Tibet and Nepal

Qing control of Tibet reached its height in 1792, but thereafter China became unable to protect that region from foreign invasion. When an army from northern India invaded western Tibet in 1841, China could not afford to reinforce the Tibetans, who expelled the enemy on their own. China was a mere bystander during a coup d’état in Lhasa in 1844 and could not protect Tibet when it was invaded by Gurkhas in 1855. Tibet thus tended to free itself from Qing control.

The border dispute between Nepal and British India, which sharpened after 1801, had caused the Anglo-Nepalese War of 1814–16 and brought the Gurkhas under British influence.

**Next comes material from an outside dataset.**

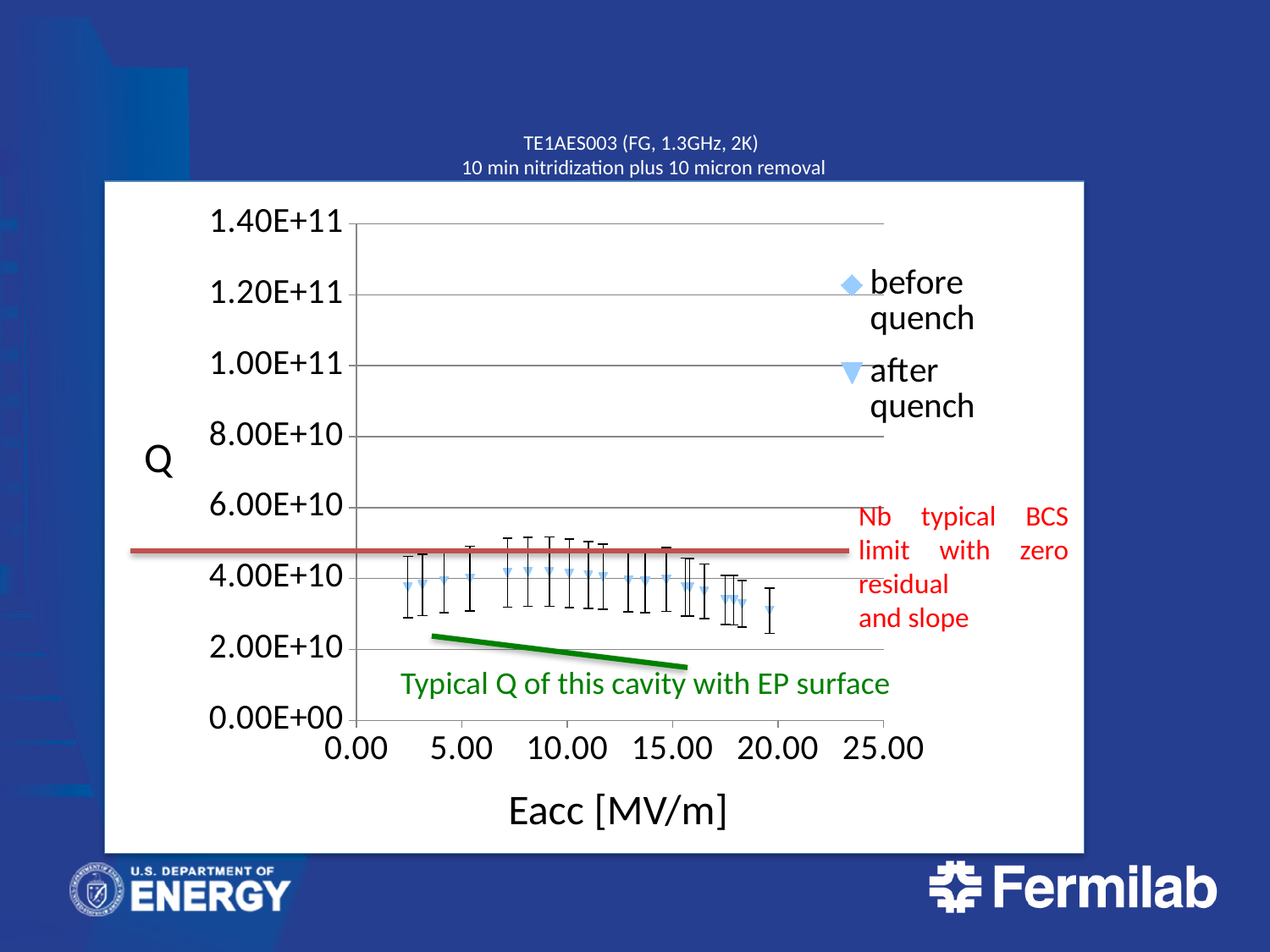
What are the two series named in the chart legend? before quench, after quench What kind of chart is shown on the slide? scatter chart Are the plotted Q values at Eacc around 10.00 MV/m greater or less than 2.00E+10? greater Is the plotted Q value at the highest Eacc point (near 20.00 MV/m) greater or less than 2.00E+10? greater How many series does the chart legend list? 2 What is the highest value shown on the y axis of the chart? 1.40E+11 Is the plotted Q value at Eacc around 5.00 MV/m greater or less than 8.00E+10? less Do the plotted Q values rise or fall as Eacc increases from about 15.00 to 20.00 MV/m? fall What is the label of the x axis of the chart? Eacc [MV/m]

During the war the Gurkhas sent several missions to China in vain expectation of assistance. When political unrest flared up in Nepal after 1832, an anti-British clique seized power and sought assistance from China to form an anti-British common front with the Qing, then fighting the first Opium War. But this too was rejected. Jung Bahadur, who had become premier of Nepal in 1846, decided on a pro-British policy; his invasion of Tibet in 1855—which took advantage of the Taiping uprising in China—gained Nepal many privileges there. Though Nepal sent quinquennial missions to China until 1906, the Gurkhas did not recognize Chinese suzerainty.